# Assigned task
Answer these questions from the text on golden datasets.
(a) In the example of rewriting a Vue web app in React, what serves as the golden dataset?
(b) How many things does a useful golden dataset have?
(c) Into how many bands does the writer split test cases?

Prove an improvement worked. Shipping a change and calling it better based on vibes is not engineering. Evals let you show that a change moved a metric.

Expose weaknesses. The agent only covers what it has tools for. Evals will surface the cases where users ask for something the agent cannot handle, or where the tool that should handle it produces poor output.

If you cannot measure it, you cannot improve it. That is the whole argument.

What a Golden Dataset Is

A golden dataset is a curated set of inputs with their expected outputs. It is the reference you compare your agent against. The name comes from general data engineering, where the "golden" copy is the one you trust.

A concrete example: imagine you have 100 screenshot tests for a web app built in Vue. You decide to rewrite the whole app in React. The functionality should be identical, so every screen should look the same. When you run the screenshot tests against the new React app, you compare each output against the Vue screenshots. Any pixel difference means the React version is wrong, because the Vue screenshots are the validated truth. Those Vue screenshots are the golden dataset.

For an AI agent, the golden dataset works the same way. You define inputs (things users might say to your agent) and expected outputs (what a correct response should look like). You run the agent on each input, compare the result to the expected output, and score the difference.

Building the dataset is your job as the person who built the agent. You understand the purpose of the tool. You know what users will ask. You can write down what a good response looks like. That knowledge does not live anywhere else.

What Goes Into the Dataset

A useful golden dataset has four things:

Expected inputs. What will users actually say? Think broadly. What will they definitely say, what might they say, what do you want to support, and what do you explicitly not want to support? All of those are valid test cases.

Expected characteristics. For each input, what does a good response look like? For the diagram agent, this might mean: the correct number of nodes, no overlapping elements, the right shapes, a layout that a human could read. Write this down explicitly. If the agent generates something you would accept, that is your expected output.

Difficulty levels. Not all test cases are equal. A simple case might be "make a basic flowchart with three steps." A medium case might be a multi-entity relationship diagram with specific connections. A hard case might be a full microservice architecture with domain knowledge baked in. Tracking difficulty lets you see how your agent performs at the edges, not just on ideal inputs.

Categories. Group test cases by the failure pattern they are testing. Tool coverage failures go in one bucket. Context quality failures go in another. Layout problems in another. When you decide to work on tool coverage for a few weeks, you want to pull up just that bucket and see if your changes moved the needle.

How to Design Test Cases

There is no single right way to do this, but the pattern I use is to split cases into three bands.

# Stored data
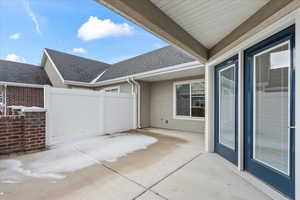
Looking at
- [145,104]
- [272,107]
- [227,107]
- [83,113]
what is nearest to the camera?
[272,107]

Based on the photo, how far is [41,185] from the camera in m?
2.28

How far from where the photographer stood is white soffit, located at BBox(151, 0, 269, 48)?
198 cm

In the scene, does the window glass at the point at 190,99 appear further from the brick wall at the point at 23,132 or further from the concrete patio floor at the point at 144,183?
the brick wall at the point at 23,132

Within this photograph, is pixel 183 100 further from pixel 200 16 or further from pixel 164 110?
pixel 200 16

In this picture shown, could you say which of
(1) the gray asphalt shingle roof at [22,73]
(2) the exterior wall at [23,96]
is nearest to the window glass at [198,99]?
(2) the exterior wall at [23,96]

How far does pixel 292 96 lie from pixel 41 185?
4.00 meters

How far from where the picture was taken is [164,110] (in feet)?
25.4

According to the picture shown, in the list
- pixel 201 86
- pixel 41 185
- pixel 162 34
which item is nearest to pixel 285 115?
pixel 162 34

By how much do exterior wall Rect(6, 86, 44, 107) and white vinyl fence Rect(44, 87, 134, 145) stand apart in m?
5.93

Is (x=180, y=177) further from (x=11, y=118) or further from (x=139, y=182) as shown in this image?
(x=11, y=118)

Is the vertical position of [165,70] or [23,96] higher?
[165,70]

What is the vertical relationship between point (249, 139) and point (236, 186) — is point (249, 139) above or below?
above

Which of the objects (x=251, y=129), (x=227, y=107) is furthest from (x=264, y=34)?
(x=227, y=107)

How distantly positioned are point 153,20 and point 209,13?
3.20 ft
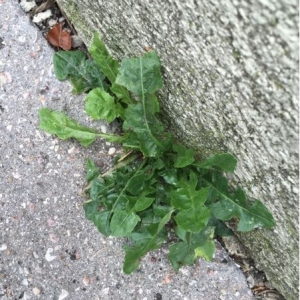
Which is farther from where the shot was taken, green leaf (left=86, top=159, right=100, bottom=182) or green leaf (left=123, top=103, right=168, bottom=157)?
green leaf (left=86, top=159, right=100, bottom=182)

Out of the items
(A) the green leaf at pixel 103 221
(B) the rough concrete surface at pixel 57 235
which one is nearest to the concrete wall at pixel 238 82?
(B) the rough concrete surface at pixel 57 235

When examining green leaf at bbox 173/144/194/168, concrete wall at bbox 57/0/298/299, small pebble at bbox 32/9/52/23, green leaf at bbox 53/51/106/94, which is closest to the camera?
concrete wall at bbox 57/0/298/299

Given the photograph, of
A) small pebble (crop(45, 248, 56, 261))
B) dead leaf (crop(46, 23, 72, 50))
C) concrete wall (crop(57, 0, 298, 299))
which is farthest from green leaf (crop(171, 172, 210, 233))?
dead leaf (crop(46, 23, 72, 50))

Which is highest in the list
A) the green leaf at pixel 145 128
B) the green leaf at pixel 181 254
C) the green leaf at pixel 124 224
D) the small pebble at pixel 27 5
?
the small pebble at pixel 27 5

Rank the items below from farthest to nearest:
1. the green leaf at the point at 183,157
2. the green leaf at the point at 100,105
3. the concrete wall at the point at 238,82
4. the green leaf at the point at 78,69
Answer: the green leaf at the point at 78,69 < the green leaf at the point at 100,105 < the green leaf at the point at 183,157 < the concrete wall at the point at 238,82

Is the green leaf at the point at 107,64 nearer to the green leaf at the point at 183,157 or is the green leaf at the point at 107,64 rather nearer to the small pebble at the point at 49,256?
the green leaf at the point at 183,157

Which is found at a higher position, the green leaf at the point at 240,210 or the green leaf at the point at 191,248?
the green leaf at the point at 240,210

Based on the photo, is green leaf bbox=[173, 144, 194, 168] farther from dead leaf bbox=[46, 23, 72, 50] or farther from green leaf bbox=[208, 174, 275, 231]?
dead leaf bbox=[46, 23, 72, 50]

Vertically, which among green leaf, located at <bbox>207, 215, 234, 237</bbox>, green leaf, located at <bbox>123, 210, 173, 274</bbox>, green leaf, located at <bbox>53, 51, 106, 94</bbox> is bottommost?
green leaf, located at <bbox>207, 215, 234, 237</bbox>
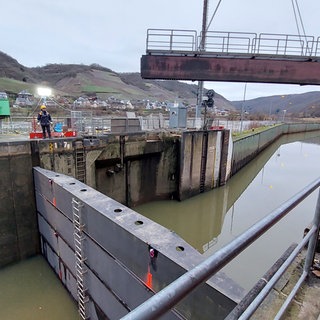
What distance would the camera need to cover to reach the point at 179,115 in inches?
612

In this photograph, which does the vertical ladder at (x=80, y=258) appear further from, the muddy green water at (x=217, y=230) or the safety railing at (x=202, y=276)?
the safety railing at (x=202, y=276)

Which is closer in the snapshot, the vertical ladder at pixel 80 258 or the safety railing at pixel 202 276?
the safety railing at pixel 202 276

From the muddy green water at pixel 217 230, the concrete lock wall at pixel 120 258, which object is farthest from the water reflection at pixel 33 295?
the concrete lock wall at pixel 120 258

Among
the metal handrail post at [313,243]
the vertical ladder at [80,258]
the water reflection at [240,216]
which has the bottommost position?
the water reflection at [240,216]

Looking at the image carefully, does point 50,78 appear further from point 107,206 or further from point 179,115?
point 107,206

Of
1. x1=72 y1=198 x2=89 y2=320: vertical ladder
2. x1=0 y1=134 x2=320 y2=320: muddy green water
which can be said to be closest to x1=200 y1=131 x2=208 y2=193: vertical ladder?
x1=0 y1=134 x2=320 y2=320: muddy green water

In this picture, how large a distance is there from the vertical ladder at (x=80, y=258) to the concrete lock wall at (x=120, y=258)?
69 millimetres

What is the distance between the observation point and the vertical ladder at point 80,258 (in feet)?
16.3

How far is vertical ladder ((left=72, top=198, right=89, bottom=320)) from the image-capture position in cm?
497

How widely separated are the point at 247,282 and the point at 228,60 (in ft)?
33.4

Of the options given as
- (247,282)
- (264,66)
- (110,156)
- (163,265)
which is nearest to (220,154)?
(264,66)

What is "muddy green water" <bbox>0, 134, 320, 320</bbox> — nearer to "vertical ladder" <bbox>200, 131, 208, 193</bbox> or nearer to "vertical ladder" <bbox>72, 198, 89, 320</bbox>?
"vertical ladder" <bbox>72, 198, 89, 320</bbox>

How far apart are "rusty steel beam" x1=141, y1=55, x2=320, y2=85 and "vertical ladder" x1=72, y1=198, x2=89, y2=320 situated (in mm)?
9054

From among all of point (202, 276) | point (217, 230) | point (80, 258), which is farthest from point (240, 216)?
point (202, 276)
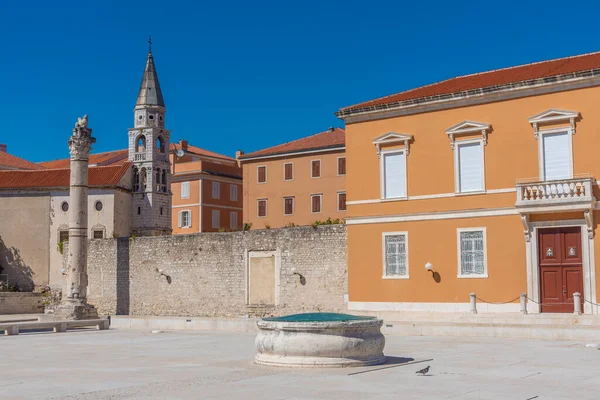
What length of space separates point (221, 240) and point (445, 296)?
1250 centimetres

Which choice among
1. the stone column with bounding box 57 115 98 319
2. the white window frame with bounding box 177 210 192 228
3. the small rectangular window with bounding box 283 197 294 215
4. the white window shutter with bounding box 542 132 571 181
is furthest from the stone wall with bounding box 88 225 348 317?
the white window frame with bounding box 177 210 192 228

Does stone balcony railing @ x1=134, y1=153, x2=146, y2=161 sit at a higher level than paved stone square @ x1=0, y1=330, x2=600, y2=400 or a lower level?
higher

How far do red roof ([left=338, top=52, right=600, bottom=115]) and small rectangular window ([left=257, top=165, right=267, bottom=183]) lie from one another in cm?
2588

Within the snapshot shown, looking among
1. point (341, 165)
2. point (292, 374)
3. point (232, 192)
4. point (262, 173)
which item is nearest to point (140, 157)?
point (262, 173)

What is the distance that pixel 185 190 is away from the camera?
6594 cm

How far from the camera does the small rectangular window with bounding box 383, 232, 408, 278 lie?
1172 inches

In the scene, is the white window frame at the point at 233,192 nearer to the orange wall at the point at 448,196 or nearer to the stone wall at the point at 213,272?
the stone wall at the point at 213,272

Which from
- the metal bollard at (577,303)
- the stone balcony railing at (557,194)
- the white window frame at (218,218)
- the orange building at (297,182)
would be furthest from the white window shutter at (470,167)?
the white window frame at (218,218)

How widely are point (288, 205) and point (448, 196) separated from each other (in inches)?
1113

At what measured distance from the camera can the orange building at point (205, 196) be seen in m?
64.8

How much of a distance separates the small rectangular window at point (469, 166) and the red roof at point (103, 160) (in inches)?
1927

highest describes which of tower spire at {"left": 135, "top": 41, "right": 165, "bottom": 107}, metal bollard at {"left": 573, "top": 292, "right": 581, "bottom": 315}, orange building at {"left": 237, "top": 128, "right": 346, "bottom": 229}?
tower spire at {"left": 135, "top": 41, "right": 165, "bottom": 107}

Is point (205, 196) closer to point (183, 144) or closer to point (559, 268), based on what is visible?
point (183, 144)

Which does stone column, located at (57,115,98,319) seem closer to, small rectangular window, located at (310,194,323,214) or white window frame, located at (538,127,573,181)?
white window frame, located at (538,127,573,181)
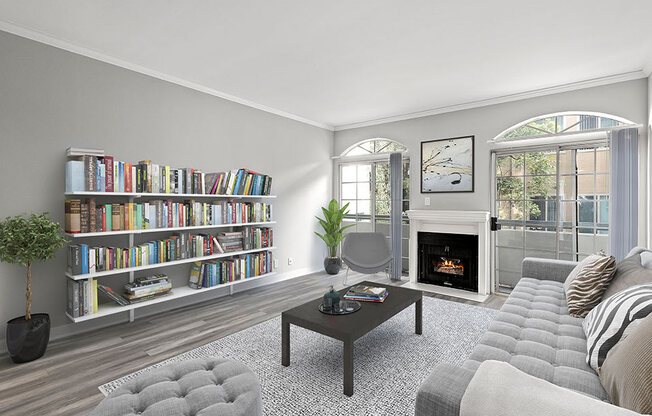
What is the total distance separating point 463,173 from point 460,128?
2.21 feet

# Exercise solution
(a) The Vue screenshots.
(b) Four.
(c) Three.